Beginning Jan. 9, however, the regulations will change. Loaded, concealed firearms will be allowed in all national parks and wildlife refuges located in states that permit concealed firearms. Maine is one of these states. So, despite the fact that hunting is not allowed in Acadia, anyone who has the proper concealed weapons per-mit will be allowed to bring their loaded weapon into the campgrounds, onto the Jordan Pond House lawn, to Sand Beach and the Cadillac Mountain summit. Does that make anyone feel safer?
Most disappointing about this rule change is the disregard shown by the Bush administration for the vast majority of public comments received about the proposed rules. Many of the 140,000 comments received by the Department of the Interior were form letters sent at the call of the formidable gun lobby, but many more were from park visitors who remarked about the special status of national parks as places of tranquility and retreat from the world’s problems, who questioned the wisdom of deferring to state policies for highly treasured national icons of natural and cultural heritage, and who cautioned about opportunistic poaching and increased risk of accidents.

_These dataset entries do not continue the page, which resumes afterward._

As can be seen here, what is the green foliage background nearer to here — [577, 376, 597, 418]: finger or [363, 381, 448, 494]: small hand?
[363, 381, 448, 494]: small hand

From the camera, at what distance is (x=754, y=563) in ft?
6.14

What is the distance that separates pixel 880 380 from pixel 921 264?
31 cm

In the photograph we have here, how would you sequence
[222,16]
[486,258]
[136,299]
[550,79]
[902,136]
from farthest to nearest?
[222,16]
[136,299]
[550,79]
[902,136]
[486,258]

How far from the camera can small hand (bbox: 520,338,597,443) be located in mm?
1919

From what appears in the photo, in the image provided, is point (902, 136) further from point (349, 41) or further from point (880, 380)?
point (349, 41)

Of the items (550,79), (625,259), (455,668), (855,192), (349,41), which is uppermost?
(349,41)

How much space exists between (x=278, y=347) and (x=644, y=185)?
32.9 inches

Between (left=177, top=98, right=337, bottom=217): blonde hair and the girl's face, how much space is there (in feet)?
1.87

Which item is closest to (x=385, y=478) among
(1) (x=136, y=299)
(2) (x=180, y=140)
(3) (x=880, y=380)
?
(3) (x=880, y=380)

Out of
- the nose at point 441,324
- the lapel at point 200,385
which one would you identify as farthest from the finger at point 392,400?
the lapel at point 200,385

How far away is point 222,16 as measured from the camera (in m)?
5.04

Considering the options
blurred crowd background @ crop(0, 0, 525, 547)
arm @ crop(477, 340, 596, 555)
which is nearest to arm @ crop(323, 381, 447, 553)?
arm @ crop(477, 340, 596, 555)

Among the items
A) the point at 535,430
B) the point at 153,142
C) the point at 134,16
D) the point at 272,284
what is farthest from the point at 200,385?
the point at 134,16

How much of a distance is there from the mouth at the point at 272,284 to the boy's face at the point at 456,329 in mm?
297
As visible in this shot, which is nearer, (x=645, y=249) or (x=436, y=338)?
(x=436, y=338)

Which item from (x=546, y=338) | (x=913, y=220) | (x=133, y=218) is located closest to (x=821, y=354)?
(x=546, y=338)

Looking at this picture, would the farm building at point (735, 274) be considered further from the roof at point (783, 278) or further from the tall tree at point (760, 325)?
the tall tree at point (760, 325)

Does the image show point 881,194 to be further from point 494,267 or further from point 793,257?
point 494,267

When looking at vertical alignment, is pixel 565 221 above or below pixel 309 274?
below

There is plenty of room for confusion with the new regulations. For instance, how will Acadia’s visitors know about the rule change and Maine’s firearms laws? Maine residents who have their concealed firearms permits will be able to drive down the Park Loop Road with their guns on their hips rather than stowed in cases un-der the seat, but Acadia’s out-of-state visitors will still have to go through a permit application process that could take up to 60 days. That’s a lot of preparation and forethought for a vacation with your weapons in Maine.
Additional thought is also required related to the regulation of firearms in federal buildings and on their grounds. Guns are not allowed in federal facilities in national parks and wildlife refuges, but presumably with this new rule they will be allowed on the grounds of these buildings. But what does this mean on the grounds? At Take Pride in Acadia Day, I won’t be able to take a gun to the restroom at park headquarters, but I will be able to have it on my hip while eating chili and cornbread at picnic tables outside the headquarters building. Does this make sense? How about on the grounds of the Statue of Liberty or Independence Hall?
Presidential transitions can be exciting and frustrating — exciting because of the hope for a new way of doing things, but frustrating when so many last-minute steps are taken to effect ideological policies. Our present national park firearms laws are an effective compromise that allows the possession of weapons, while providing adequate protections for wildlife, rangers and the visiting public. Seven former National Park Service directors, the Coalition of National Park Retirees, the Association of National Park Rangers, and the U.S. Park Ranger Lodge, Fraternal Order of Police all have opposed this regulation change. Should we not heed their insight and guidance, and the expressed concerns of hundreds of thousands of visitors?
While it’s uncertain what national legal challenges will be issued to prevent implementation of the new firearms rules, Friends of Acadia knows that public comment continues to be important. If you are concerned about these new regulations, please contact your U.S. senator and representative and urge them to weigh in with President-elect Obama’s transition team and the Department of the Interior to prevent implementation or quickly reverse the rule.
Stephanie Clement is the conservation director for Friends of Acadia.